Your instructions => Copy word for word the portion of the problem set below that starts with "Find the equations" and goes on through "the minor axis.".

The tangent at \(P\) of a central conic meets the minor axis in \(L\). Shew that the angle \(LSP\) is equal to the angle made by the tangent with the major axis.
If a square number has 01 for its last two digits, the preceding digit will be even. Find the lowest number (other than 1) whose square ends with the digits 0001.
Prove that, in a triangle \(ABC\), \[ \Sigma \sin^2 A \tan A = \tan A \tan B \tan C - 2\sin A \sin B \sin C. \]
Prove graphically that the equation \(\theta=\cos\theta\) has only one real root, and that it is given approximately by \(\cos\theta = \cdot 8\).
Find the equations of two circles, which have \(x=a\) for radical axis and \((\pm c, 0)\) for centres of similitude, and one of which passes through the origin. Find the limiting points when \(a>c\).
State the chief properties of poles and polars with regard to a conic. A conic passes through the origin, and the polars of the points \((c,0), (0,c)\) are respectively \(mx+y+c=0, x+ny+c=0\). Prove that the polar of \((c,c)\) is \(mx+ny+2c=0\).
A triangle \(ABC\) is inscribed in an ellipse, and \(D\) is the pole of \(BC\). Prove that \(AD\) and the tangent at \(A\) are harmonically conjugate with \(AB, AC\). The tangent at \(P\) meets the directrices in \(L\) and \(M\), and the second tangents drawn from \(L, M\) intersect in \(Q\). Prove that \(Q\) lies on the normal at \(P\), and that the middle point of \(PQ\) is on the minor axis.
Write down the general equation of conics which touch the conic \(S=0\) at a given point. Find the equation of the rectangular hyperbola which touches the parabola \(y^2-4ax=0\) at the vertex, and intersects it at the points \((a, 2a), (4a, 4a)\). Prove that its asymptotes are \[ 10x+5y+12a=0, \quad 5x-10y+24a=0. \]
Find the trilinear equation of the circle which circumscribes the fundamental triangle \(ABC\). Prove that the equation of the circle with centre \(A\) which touches \(BC\) is \[ \alpha\sin A (\alpha\sin A+2\beta\sin B+2\gamma\sin C) = (\beta\cos B-\gamma\cos C)^2. \]
Find \(\sin 18^\circ\), and prove that \(\sin 54^\circ - \sin 18^\circ = \frac{1}{2}\). Eliminate \(\theta, \phi\) from \[ \sin\theta+\sin\phi=a, \quad \cos\theta+\cos\phi=b, \quad \cot\theta+\cot\phi=c. \]

Stored data =>
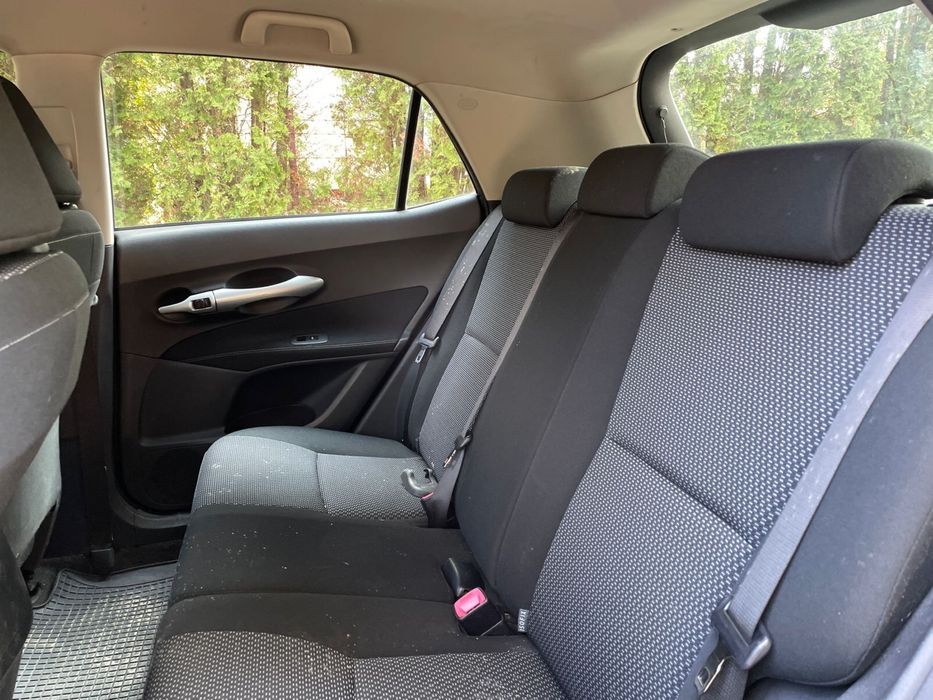 Toyota Auris 1.3 Benzyna 2010r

Exercise solution =>
Find the equations of two circles, which have \(x=a\) for radical axis and \((\pm c, 0)\) for centres of similitude, and one of which passes through the origin. Find the limiting points when \(a>c\).
State the chief properties of poles and polars with regard to a conic. A conic passes through the origin, and the polars of the points \((c,0), (0,c)\) are respectively \(mx+y+c=0, x+ny+c=0\). Prove that the polar of \((c,c)\) is \(mx+ny+2c=0\).
A triangle \(ABC\) is inscribed in an ellipse, and \(D\) is the pole of \(BC\). Prove that \(AD\) and the tangent at \(A\) are harmonically conjugate with \(AB, AC\). The tangent at \(P\) meets the directrices in \(L\) and \(M\), and the second tangents drawn from \(L, M\) intersect in \(Q\). Prove that \(Q\) lies on the normal at \(P\), and that the middle point of \(PQ\) is on the minor axis.